WHAT TO DO>
Every entry below should be printed again exactly as it reads.

Short text fragments from websites:

_ _ _ _ _

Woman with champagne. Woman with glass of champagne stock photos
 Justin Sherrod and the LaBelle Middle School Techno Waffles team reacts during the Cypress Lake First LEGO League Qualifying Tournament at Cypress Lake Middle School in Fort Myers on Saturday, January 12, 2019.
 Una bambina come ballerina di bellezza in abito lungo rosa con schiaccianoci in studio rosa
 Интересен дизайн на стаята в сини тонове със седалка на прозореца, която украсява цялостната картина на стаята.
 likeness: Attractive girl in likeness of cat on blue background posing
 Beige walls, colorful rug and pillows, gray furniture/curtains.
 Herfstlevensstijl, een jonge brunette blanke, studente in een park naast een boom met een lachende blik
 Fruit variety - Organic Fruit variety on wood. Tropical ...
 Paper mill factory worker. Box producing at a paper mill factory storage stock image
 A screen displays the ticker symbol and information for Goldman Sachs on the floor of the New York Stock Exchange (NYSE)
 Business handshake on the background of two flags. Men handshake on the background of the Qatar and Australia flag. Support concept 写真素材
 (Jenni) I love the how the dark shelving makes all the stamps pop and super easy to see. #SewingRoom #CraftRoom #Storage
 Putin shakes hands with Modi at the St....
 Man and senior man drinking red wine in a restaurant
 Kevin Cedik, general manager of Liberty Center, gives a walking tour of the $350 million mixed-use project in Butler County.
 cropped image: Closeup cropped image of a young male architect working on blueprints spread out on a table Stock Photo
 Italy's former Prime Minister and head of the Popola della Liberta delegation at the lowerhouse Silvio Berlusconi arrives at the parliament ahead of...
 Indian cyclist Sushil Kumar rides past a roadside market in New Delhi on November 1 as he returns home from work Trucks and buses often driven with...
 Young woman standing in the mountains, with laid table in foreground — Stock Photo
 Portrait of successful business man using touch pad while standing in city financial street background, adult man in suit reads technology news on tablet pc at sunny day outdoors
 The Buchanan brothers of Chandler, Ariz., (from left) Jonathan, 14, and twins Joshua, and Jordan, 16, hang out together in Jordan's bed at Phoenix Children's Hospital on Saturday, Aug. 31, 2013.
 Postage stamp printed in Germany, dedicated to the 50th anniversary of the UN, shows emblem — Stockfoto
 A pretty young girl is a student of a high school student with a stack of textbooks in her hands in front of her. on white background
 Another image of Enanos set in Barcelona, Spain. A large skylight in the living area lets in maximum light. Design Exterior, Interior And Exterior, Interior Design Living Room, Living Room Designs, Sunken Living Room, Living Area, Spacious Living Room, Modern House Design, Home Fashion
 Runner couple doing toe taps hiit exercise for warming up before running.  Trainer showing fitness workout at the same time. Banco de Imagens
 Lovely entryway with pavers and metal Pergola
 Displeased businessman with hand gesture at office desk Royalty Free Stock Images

_ _ _ _ _

OUTPUT FOR THIS EXERCISE>
Woman with champagne. Woman with glass of champagne stock photos
 Justin Sherrod and the LaBelle Middle School Techno Waffles team reacts during the Cypress Lake First LEGO League Qualifying Tournament at Cypress Lake Middle School in Fort Myers on Saturday, January 12, 2019.
 Una bambina come ballerina di bellezza in abito lungo rosa con schiaccianoci in studio rosa
 Интересен дизайн на стаята в сини тонове със седалка на прозореца, която украсява цялостната картина на стаята.
 likeness: Attractive girl in likeness of cat on blue background posing
 Beige walls, colorful rug and pillows, gray furniture/curtains.
 Herfstlevensstijl, een jonge brunette blanke, studente in een park naast een boom met een lachende blik
 Fruit variety - Organic Fruit variety on wood. Tropical ...
 Paper mill factory worker. Box producing at a paper mill factory storage stock image
 A screen displays the ticker symbol and information for Goldman Sachs on the floor of the New York Stock Exchange (NYSE)
 Business handshake on the background of two flags. Men handshake on the background of the Qatar and Australia flag. Support concept 写真素材
 (Jenni) I love the how the dark shelving makes all the stamps pop and super easy to see. #SewingRoom #CraftRoom #Storage
 Putin shakes hands with Modi at the St....
 Man and senior man drinking red wine in a restaurant
 Kevin Cedik, general manager of Liberty Center, gives a walking tour of the $350 million mixed-use project in Butler County.
 cropped image: Closeup cropped image of a young male architect working on blueprints spread out on a table Stock Photo
 Italy's former Prime Minister and head of the Popola della Liberta delegation at the lowerhouse Silvio Berlusconi arrives at the parliament ahead of...
 Indian cyclist Sushil Kumar rides past a roadside market in New Delhi on November 1 as he returns home from work Trucks and buses often driven with...
 Young woman standing in the mountains, with laid table in foreground — Stock Photo
 Portrait of successful business man using touch pad while standing in city financial street background, adult man in suit reads technology news on tablet pc at sunny day outdoors
 The Buchanan brothers of Chandler, Ariz., (from left) Jonathan, 14, and twins Joshua, and Jordan, 16, hang out together in Jordan's bed at Phoenix Children's Hospital on Saturday, Aug. 31, 2013.
 Postage stamp printed in Germany, dedicated to the 50th anniversary of the UN, shows emblem — Stockfoto
 A pretty young girl is a student of a high school student with a stack of textbooks in her hands in front of her. on white background
 Another image of Enanos set in Barcelona, Spain. A large skylight in the living area lets in maximum light. Design Exterior, Interior And Exterior, Interior Design Living Room, Living Room Designs, Sunken Living Room, Living Area, Spacious Living Room, Modern House Design, Home Fashion
 Runner couple doing toe taps hiit exercise for warming up before running.  Trainer showing fitness workout at the same time. Banco de Imagens
 Lovely entryway with pavers and metal Pergola
 Displeased businessman with hand gesture at office desk Royalty Free Stock Images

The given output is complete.